Here are some of my often use cases: Long kunernetes commands, or ssh into an ip you don’t have remembered, curl commands when testing an api. Anything on the CLI that is long and either hard to remember or just annoying to type.
I tend to write scripts or docs when things are annoying and hard to remember. shell history is usually littered with sensitive stuff, I usually go way out of my way to prevent my machines from saving any of it, but to each their own.
With fish's shell history for example I can just type 's' and it completes it to 'ssh user@host.tld', because that's the last one starting with S I used. If it's not right, I can type it up to 'ssh' and press arrow up to pick the ssh command I want.
Then I might remember that I did this fancy jq thing once to parse a field in a specific way, I can easily use Atuin to look for it with a nice text-mode UI just by pressing C-r and typing 'jq' as the initial filter.

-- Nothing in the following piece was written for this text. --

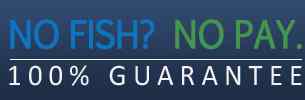 No Fish?  No Pay.  100% Guarantee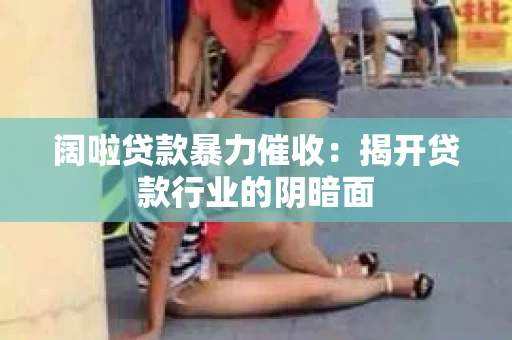 阔啦贷款暴力催收：揭开贷款行业的阴暗面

I often hit CTRL-R to reload a services config. I press `CTRL+R`, enter `reload`, and continue to hit `CTRL+R` until the right service appears. Enter. Done. Usually way quicker, especially when switching between distros. As one calls it httpd and one apache, once it's systemd and once it's and init script, and so on.

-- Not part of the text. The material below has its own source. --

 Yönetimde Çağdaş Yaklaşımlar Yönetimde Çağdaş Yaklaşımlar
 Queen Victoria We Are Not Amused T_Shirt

Yes I'm using this command occasionally. While clearly the demo of Atuin (https://atuin.sh/) looks cool and more powerful than ctrl+r, I must say that ctrl+r has always been enough to me.
I feel like I get a decent return on mining historical command usage for new (single keystroke?) aliases to setup, the most useful ones change over time for me.
Another use case I feel pays off is complicated one-liners where I need to do something similar but not quite the same again - good starting time saver. This depends on you being a mostly cli kinda person obviously, if you instinctively reach for excel over awk then ymmv.
I’ll sometimes write a useful one liner that I want to write a shell script off but if I’m in the middle of something and don’t have time I’ll do this:
<my> | <cool> | <one liner> # add script for this
The # comment makes it easy for me to search through my history to find one liners I want to use to build a shell script from
I'm similar. I do most of my work in Emacs and I don't do much sys admin, so I don't really use the shell much. It's always interesting to me to see other people's workflows, though.
Not to be dramatic but atuin is life-changing. I can resume my working context from any project, no matter how far in the past (e.g. what docker or cmake or make commands I run). I don't need a personal wiki of cli tricks like an "ffmpeg cheatsheet" or whatever, I just access my own personal ffmpeg history.
Oh, also, I use tmux to split my terminal and do separate things in each one, so I like that atuin consolidates all the histories from my separate panes.